- Theatrical release poster
- German: Die Tigerin
- Directed by: Karin Howard
- Written by: Karin Howard
- Based on: Die Tigerin by Walter Serner
- Starring: James Remar; Valentina Vargas; Hannes Jaenicke;
- Cinematography: Lothar Elias Stickelbrucks [de]
- Edited by: Norbert Herzner [de]
- Music by: Loek Dikker
- Distributed by: CineVox (through Warner Bros.)
- Release date: 15 October 1992;
- Running time: 83 minutes
- Country: Germany
- Language: English

= The Tigress (1992 film) =

1992 film

The Tigress (Die Tigerin) is a 1992 German film directed and written by Karin Howard, and based on Walter Serner's novel. It marked George Peppard's final film role. The film follows a penniless con man (James Remar), who teams up with the eponymous prostitute (Valentina Vargas).

==Plot==
In a sordid night club in 1920s Berlin, the penniless con man Andrei catches the eye of the fiery whore Pauline, known as The Tigress. Underworld boss Harry considers her his property, but she spends the next two days in bed with Andrei. To escape Harry's revenge, the two disappear to neighbouring Czechoslovakia and book into a hotel in the resort of Carlsbad.

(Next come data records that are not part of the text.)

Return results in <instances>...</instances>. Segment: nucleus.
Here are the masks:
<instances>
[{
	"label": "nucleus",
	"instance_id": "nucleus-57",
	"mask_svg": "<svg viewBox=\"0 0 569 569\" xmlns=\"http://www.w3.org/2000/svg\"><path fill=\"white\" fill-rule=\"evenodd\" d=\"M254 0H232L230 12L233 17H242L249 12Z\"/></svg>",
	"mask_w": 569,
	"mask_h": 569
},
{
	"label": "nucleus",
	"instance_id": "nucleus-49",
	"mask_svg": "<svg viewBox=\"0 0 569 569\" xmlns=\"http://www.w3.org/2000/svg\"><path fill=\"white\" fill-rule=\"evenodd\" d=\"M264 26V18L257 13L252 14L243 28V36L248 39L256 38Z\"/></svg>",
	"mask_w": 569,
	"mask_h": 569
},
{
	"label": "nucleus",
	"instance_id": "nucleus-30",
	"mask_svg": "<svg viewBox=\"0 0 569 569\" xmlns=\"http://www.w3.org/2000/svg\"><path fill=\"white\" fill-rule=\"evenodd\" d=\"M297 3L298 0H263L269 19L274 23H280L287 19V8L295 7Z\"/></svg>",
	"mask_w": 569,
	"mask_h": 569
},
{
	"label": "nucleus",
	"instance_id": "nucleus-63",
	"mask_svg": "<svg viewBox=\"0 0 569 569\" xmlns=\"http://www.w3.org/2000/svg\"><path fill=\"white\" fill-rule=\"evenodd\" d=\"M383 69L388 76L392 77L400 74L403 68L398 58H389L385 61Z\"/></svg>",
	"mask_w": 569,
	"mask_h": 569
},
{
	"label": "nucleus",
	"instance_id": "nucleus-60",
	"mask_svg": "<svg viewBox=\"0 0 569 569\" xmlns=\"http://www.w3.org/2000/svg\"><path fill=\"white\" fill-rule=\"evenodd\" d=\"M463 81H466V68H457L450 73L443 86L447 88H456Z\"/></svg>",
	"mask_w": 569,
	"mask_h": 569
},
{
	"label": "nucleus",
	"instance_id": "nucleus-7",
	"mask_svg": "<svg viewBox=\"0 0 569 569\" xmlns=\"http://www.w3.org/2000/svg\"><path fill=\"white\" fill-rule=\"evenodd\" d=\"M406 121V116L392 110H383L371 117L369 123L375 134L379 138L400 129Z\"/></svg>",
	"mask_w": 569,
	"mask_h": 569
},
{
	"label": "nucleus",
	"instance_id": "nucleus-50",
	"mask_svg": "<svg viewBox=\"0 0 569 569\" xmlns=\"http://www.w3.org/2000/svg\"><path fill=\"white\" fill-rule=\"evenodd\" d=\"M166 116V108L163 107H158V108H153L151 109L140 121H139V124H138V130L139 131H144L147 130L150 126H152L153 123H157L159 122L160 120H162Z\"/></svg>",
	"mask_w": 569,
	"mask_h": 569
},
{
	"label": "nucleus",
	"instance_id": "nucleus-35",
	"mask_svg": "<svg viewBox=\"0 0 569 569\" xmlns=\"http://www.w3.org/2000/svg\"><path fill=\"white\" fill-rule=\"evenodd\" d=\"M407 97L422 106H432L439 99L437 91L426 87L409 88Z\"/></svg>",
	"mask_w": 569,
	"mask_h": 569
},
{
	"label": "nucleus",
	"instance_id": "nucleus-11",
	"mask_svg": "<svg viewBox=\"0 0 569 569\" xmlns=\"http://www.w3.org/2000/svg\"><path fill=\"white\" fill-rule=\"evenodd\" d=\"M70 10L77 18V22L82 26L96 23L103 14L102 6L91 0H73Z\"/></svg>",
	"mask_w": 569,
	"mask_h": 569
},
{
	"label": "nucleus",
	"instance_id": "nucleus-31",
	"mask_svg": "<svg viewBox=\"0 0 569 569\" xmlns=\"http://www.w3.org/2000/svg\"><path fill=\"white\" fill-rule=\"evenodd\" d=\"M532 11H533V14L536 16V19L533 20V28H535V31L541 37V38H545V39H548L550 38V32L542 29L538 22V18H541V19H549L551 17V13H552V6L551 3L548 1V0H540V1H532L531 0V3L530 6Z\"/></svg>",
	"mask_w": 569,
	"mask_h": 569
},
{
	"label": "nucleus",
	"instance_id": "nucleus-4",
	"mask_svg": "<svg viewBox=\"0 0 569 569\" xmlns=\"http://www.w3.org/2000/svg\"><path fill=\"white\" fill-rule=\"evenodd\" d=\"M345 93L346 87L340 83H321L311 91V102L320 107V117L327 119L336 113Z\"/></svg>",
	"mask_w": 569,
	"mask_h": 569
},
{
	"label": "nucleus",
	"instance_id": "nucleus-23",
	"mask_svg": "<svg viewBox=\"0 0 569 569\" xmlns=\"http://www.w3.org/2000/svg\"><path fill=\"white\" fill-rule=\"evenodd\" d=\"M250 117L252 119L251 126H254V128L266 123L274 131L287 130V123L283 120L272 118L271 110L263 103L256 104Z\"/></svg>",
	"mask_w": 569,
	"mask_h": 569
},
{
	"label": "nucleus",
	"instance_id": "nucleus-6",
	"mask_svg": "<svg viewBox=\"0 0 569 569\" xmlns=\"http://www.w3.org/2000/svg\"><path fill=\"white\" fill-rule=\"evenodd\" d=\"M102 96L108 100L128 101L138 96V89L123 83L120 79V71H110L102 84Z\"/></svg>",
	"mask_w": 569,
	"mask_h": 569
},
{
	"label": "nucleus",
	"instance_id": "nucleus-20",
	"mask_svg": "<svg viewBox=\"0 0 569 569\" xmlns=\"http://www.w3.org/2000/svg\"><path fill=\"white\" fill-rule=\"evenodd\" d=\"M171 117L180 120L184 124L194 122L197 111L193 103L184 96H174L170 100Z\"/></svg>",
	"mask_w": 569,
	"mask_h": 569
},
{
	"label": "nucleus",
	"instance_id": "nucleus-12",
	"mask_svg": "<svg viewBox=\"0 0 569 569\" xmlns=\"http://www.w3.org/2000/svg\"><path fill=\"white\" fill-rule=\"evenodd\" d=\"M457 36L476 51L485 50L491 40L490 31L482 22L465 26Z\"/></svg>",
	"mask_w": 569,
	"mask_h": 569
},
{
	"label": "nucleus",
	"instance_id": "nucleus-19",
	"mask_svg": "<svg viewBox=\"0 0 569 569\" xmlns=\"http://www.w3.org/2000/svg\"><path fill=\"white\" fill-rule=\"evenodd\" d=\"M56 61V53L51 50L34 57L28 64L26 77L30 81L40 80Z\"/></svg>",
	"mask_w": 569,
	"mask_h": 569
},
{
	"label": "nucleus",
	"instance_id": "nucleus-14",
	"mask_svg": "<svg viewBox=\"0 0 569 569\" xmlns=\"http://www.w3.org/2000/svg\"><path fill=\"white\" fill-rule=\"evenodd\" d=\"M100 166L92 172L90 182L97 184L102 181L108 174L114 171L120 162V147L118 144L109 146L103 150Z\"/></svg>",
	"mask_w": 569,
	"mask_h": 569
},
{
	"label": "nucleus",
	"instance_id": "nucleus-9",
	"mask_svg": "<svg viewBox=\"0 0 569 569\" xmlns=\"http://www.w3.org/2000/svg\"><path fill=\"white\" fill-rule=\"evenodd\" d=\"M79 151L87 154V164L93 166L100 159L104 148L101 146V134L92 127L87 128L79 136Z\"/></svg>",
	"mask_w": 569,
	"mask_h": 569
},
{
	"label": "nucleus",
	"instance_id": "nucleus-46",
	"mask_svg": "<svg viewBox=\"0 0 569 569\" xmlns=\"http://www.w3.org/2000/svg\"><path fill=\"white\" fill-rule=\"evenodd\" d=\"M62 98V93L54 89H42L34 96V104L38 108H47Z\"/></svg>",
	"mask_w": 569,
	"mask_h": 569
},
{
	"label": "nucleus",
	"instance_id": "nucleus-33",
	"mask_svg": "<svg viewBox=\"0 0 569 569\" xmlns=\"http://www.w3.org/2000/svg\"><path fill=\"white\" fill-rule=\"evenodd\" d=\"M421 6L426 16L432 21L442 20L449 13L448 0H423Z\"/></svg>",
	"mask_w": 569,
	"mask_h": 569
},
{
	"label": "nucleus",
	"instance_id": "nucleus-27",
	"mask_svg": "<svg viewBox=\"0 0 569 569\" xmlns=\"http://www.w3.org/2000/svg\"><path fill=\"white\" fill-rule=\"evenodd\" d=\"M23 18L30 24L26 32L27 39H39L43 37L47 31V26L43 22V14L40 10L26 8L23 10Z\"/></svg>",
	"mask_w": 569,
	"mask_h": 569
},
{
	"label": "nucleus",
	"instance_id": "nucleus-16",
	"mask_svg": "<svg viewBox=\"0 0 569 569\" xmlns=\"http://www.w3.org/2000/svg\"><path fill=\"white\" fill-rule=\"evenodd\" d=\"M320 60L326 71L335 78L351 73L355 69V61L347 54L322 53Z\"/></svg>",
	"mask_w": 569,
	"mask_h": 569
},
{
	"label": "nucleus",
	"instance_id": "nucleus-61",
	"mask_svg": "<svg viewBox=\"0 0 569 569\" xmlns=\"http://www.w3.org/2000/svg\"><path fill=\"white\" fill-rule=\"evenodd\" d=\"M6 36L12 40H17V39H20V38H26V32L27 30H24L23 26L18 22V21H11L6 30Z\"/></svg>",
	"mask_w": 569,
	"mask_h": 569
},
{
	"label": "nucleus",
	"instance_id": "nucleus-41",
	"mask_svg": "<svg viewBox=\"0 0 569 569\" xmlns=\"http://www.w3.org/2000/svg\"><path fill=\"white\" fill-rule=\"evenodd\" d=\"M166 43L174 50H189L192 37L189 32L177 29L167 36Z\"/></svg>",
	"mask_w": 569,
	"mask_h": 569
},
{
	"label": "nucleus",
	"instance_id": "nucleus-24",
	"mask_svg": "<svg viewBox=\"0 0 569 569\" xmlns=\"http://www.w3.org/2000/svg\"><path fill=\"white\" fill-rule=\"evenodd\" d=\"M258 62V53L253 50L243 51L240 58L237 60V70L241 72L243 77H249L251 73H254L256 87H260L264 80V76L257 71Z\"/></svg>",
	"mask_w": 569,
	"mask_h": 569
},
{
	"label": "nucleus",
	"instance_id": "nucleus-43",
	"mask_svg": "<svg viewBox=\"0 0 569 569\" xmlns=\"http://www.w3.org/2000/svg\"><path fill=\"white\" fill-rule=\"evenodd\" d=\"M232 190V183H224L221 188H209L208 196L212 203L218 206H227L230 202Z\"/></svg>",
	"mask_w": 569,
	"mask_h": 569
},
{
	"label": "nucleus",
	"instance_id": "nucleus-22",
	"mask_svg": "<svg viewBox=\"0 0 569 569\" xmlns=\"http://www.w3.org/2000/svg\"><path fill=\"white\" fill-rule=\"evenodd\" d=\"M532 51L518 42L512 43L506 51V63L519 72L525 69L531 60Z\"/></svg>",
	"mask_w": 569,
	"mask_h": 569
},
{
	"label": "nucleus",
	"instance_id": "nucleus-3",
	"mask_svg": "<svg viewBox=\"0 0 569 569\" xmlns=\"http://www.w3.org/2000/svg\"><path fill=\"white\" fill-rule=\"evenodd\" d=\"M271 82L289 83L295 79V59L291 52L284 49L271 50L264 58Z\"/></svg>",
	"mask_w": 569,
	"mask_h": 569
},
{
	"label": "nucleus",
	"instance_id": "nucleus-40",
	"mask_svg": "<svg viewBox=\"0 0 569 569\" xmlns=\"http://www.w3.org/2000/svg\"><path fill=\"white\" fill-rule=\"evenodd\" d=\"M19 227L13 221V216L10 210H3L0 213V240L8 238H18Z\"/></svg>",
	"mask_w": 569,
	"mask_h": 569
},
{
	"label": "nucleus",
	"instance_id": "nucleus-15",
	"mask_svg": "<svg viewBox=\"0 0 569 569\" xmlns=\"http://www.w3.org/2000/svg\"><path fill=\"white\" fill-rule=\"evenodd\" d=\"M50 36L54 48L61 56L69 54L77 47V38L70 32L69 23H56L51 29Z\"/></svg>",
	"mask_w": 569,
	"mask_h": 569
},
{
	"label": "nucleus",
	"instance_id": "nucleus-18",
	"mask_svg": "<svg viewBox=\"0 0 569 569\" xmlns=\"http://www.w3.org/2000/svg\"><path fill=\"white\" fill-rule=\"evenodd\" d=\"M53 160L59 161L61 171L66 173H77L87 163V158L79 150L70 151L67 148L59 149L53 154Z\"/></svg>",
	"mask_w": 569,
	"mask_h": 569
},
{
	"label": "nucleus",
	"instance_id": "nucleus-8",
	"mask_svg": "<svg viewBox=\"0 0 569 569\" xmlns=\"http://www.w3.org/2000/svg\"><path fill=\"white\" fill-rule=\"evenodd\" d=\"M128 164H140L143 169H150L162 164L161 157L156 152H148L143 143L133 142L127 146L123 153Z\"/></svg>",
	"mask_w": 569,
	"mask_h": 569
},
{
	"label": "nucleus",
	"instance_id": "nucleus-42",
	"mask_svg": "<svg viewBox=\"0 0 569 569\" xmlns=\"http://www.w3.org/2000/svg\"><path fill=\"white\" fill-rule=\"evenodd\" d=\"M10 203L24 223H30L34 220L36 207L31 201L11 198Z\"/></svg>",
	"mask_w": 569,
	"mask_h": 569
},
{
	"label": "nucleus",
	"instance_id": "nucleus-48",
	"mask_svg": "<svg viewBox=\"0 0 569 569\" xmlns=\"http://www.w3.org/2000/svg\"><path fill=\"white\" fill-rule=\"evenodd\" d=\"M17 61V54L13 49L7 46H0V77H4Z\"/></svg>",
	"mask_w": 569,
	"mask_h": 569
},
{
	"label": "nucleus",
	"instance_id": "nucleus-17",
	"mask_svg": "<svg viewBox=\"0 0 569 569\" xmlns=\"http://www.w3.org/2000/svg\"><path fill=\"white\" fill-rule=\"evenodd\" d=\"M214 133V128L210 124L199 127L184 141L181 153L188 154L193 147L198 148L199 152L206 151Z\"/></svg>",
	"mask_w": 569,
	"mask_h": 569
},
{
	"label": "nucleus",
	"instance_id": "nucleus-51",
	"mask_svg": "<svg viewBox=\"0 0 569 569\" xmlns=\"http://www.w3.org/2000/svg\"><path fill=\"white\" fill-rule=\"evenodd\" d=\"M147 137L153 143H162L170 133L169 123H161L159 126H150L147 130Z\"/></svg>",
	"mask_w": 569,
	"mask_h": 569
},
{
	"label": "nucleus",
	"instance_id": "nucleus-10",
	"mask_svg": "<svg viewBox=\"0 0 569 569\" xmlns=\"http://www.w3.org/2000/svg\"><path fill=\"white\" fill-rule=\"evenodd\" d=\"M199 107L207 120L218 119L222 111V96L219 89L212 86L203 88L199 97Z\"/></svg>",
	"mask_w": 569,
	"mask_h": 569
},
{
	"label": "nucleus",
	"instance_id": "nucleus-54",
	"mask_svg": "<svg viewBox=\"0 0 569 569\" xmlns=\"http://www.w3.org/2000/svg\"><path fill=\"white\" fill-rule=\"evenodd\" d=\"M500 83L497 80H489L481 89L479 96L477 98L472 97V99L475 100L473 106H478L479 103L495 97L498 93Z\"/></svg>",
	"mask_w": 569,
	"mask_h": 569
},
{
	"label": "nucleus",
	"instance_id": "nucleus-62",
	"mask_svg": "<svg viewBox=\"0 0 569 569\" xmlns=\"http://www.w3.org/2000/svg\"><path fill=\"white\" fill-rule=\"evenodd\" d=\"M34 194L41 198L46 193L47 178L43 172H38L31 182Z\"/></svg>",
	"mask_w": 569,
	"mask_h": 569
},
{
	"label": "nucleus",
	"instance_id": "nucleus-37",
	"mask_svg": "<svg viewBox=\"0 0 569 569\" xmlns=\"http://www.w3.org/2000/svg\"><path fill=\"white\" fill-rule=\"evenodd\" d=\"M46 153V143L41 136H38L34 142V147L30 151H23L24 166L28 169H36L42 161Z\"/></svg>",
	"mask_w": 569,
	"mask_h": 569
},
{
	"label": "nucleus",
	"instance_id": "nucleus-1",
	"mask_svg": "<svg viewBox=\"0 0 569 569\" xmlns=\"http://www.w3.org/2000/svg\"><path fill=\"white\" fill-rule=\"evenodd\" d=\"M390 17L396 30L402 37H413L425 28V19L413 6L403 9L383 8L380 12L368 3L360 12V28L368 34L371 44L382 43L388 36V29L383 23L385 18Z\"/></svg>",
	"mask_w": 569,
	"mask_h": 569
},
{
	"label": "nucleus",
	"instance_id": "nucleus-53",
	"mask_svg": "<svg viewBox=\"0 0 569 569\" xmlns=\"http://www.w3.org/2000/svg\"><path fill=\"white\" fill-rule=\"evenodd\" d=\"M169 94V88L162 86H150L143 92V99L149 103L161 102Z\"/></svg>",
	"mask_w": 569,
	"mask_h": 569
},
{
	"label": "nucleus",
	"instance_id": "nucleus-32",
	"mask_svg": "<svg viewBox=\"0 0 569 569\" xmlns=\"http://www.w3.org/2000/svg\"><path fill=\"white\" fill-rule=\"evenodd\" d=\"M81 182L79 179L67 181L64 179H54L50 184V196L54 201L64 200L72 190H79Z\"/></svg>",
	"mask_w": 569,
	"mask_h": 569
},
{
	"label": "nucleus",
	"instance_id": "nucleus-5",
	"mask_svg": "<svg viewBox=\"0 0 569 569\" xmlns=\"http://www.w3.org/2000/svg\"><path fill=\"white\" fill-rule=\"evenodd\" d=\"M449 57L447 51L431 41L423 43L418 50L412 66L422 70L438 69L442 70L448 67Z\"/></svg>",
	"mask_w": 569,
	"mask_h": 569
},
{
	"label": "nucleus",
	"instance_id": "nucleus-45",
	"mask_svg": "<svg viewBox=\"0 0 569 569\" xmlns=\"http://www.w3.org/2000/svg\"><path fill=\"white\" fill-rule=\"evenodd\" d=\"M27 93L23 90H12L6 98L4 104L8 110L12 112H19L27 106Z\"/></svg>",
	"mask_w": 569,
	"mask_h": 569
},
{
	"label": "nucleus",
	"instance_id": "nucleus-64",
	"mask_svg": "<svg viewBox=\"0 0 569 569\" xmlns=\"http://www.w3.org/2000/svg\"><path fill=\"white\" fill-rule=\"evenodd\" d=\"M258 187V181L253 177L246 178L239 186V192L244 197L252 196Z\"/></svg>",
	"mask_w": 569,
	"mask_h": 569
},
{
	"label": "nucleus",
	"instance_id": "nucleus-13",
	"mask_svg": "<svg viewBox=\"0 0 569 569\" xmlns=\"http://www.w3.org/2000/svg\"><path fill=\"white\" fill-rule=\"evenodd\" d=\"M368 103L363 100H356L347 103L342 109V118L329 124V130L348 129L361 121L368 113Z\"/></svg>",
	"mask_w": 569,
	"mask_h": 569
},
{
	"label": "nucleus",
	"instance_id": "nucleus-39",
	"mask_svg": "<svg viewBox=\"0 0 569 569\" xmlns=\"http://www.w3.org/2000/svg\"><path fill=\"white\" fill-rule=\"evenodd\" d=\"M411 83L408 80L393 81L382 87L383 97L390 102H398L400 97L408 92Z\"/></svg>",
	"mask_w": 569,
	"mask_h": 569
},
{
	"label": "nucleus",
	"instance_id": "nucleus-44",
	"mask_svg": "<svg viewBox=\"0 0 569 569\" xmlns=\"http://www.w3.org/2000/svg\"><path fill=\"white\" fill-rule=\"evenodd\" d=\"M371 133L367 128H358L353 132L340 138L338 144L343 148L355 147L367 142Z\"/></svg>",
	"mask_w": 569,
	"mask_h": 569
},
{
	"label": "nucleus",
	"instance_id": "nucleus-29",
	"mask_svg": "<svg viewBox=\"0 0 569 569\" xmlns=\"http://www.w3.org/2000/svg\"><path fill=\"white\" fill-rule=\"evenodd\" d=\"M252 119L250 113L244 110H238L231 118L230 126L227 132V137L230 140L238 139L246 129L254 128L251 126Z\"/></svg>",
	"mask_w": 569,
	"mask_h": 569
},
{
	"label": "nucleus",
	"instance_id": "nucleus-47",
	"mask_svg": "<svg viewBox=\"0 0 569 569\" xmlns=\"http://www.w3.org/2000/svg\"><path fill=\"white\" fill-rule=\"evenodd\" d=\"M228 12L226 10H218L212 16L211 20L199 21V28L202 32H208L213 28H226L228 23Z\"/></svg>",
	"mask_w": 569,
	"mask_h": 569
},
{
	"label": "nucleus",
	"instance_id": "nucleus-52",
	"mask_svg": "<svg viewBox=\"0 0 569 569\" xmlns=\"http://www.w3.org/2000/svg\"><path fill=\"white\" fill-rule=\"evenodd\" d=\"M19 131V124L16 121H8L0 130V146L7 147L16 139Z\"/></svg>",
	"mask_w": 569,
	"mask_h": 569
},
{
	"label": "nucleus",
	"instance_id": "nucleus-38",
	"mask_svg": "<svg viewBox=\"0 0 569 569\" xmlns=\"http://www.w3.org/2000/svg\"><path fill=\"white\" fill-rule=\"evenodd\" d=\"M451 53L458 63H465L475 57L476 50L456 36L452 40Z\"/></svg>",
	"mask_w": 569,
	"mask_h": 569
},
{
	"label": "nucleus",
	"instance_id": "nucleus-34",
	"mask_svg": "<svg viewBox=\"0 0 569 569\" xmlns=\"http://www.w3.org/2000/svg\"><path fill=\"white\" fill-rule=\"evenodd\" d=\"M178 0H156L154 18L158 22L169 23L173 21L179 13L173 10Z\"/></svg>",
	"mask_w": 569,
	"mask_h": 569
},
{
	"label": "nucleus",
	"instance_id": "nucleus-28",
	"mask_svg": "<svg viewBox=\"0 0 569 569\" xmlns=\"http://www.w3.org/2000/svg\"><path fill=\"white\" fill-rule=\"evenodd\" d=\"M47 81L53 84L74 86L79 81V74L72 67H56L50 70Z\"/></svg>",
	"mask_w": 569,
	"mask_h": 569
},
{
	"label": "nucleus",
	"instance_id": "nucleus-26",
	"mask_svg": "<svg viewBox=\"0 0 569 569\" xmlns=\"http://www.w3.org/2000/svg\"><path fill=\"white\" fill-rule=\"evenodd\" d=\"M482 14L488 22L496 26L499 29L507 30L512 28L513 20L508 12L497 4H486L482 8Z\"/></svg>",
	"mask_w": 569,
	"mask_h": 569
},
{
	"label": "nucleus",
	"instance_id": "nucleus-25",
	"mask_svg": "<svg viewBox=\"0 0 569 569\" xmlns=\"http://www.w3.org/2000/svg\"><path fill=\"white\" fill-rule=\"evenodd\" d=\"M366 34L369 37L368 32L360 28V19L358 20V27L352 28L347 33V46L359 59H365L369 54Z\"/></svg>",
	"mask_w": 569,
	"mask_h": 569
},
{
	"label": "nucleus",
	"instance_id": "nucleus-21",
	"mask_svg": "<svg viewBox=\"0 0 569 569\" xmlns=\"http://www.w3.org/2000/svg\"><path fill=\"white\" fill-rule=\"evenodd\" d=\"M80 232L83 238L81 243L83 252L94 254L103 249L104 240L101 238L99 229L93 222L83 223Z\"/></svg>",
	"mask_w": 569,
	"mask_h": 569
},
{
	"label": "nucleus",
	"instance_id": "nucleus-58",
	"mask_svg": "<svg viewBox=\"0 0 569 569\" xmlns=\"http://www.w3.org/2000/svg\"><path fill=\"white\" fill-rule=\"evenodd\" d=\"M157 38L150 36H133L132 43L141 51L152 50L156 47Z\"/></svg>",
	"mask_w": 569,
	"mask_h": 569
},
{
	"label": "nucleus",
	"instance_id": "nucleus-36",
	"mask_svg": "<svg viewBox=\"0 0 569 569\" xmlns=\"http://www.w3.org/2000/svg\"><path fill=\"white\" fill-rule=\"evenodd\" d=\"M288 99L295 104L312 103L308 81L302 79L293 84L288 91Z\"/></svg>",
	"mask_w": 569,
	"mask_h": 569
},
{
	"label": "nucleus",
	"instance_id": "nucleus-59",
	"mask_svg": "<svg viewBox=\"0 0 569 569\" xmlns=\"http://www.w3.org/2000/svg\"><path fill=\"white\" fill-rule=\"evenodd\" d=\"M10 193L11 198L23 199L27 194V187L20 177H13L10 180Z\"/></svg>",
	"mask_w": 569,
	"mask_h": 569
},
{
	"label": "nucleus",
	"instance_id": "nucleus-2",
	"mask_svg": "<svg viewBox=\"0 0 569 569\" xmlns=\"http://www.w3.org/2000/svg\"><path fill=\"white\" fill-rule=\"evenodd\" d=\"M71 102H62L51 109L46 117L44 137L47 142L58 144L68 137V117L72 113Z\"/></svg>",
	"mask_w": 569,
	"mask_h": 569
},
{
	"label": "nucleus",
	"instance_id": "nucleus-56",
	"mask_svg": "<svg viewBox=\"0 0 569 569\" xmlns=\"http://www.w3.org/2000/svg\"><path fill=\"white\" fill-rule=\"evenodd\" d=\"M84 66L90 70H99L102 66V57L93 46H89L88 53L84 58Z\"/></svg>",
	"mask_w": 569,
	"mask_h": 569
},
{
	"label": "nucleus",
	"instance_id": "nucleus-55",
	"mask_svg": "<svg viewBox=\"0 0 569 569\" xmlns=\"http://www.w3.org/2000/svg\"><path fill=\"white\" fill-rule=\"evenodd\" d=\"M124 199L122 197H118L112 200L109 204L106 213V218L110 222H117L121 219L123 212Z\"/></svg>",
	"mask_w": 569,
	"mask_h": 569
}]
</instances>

They have the jewels Pauline has accumulated during her career, which are used to buy smart clothes and attend smart evenings in the casino. Andrei promotes himself to a baron and introduces Pauline as a film star, stressing that they are not married (and privately stressing to Pauline that this is all a business venture and he is not going to fall in love with her). She soon acquires admirers, an Austrian count and a Texan oil man. Playing them off against each other, she eventually succumbs to the Texan, who is by far the richer. Andrei's plan is to burst in and challenge the Texan to a duel, confident that the man would rather pay a large amount of money than lose his life, but on barging into the room he discovers Pauline has vanished. She has been tipped off by a friend in Berlin that Harry is on a train to find her. Unaware of this, Andrei goes to the station and is spotted by Harry, who starts shooting at him. Jumping onto a moving train, Andrei is robbed of all he has by some villains and thrown out beside a road. Along the road comes Pauline, looking for him because she has been in love with him all along.